Salinity is crucial factor: it both supports the meromictic conditions and controls the species richness and food web structure in saline Siberian lakes. Life under saline and low oxygen conditions leads to stress and certain unusual food web structures.

  1. 1.

    The food chain in both the lakes is clearly truncated. The fish and other predators are absent. The amphipod Gammarus lacustris, being a typical littoral/benthic species, is the highest trophic link in both the lakes. It seems, however, that Gammarus competes with zooplankton species for seston, rather than that it controls the food web from the top. The most obvious explanation for such a simplified food web structure is elevated salinity and persistent meromictic conditions. In addition, high concentration of H2S in bottom layers is also among reasons which do not allow fish population to be established in the pelagic of lakes. The study lakes are relatively young, having evolved in the post-glacial period. They are thus also young for adaptation of species to specific meromictic habitat. Having been recently established in the middle of the Siberian sub-continent, and with very high salt content and water chemistry that is very different from that of the sea water, the lakes have little chances to be inhabited by either freshwater or sea species.

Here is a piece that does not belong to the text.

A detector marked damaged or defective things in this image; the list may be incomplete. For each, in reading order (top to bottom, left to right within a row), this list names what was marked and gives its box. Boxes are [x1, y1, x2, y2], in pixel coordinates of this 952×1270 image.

Without fish and large-bodies grazers (daphnids), the top-down cascade is also absent. Growth rates of calanoid copepoda which dominate the lakes’ zooplankton have slower rates than for Cladocera and are also known to be less efficient in controlling phytoplankton. The question remains whether the decrease in salinity that has been recently noted will lead to the introduction of fish species, and cladoceran zooplankton, with substantial alteration of food web structure.

  1. 2.

    The spatial heterogeneities of biological components play important role in ecosystem structuring and functioning. The vertical structures of the stratified lake ecosystem are rather complex and most probably are under investigated.

In our lakes, the diversity of pelagic zooplankton and phytoplankton is not very high and we can easily observe how species are segregated in space. Even though the paradox of Hutchinson ‘the paradox of the plankton’ is now considered more as a general paradigm than an enigma for limnologists, the mechanisms which promote species richness in lakes are still topic for intense research. In the inhomogeneous environment, species vertically segregated even by short distances (centimetres) will not directly compete. Thus, our systems are a good example of how the paradox of Hutchinson can be resolved.

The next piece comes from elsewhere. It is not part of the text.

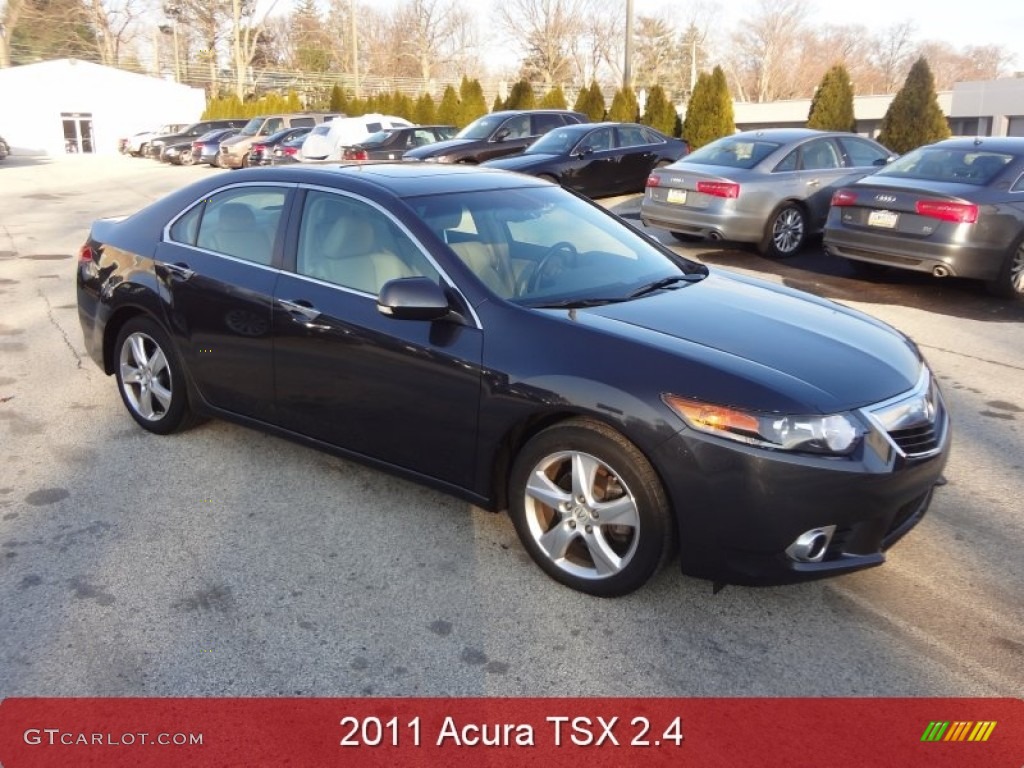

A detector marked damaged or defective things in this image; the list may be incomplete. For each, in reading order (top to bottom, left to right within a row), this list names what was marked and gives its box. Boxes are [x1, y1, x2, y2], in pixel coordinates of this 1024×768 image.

The chemocline of our both lakes, as in other meromictic lakes, is inhabited by thin layers (about 5 cm) of photosynthetic purple sulphur and heterotrophic bacteria. In Lake Shunet, the chemocline is also inhabited by a population of Cryptomonas sp. and ciliate community comprising at least 4 species. In Lake Shira, the thermal stratification of the mixolimnion in summer creates different habitats for various species. The peak of phytoplankton biomass is detected in the metalimnion. Rotifers and juvenile copepods of the calanoid Arctodiaptomus sp. reside in the warm epilimnion but adult calanoids prefer the cold oxic hypolimnion. The amphipod Gammarus lacustris is surprisingly abundant and distributed non-uniformly in the pelagic region of both lakes. Their peak densities are generally associated with the thermocline. Thus, the stratified distributions seem to be typical for species ranging in size and complexity, i.e. from bacteria to amphipods.

Lastly, trophic interactions and mass and energy flow will be significantly impacted by such stratified distribution of major biotic components. If certain species are concentrated at a specific depth, they can have major trophic effects at this depth, but virtually none at the adjacent depths.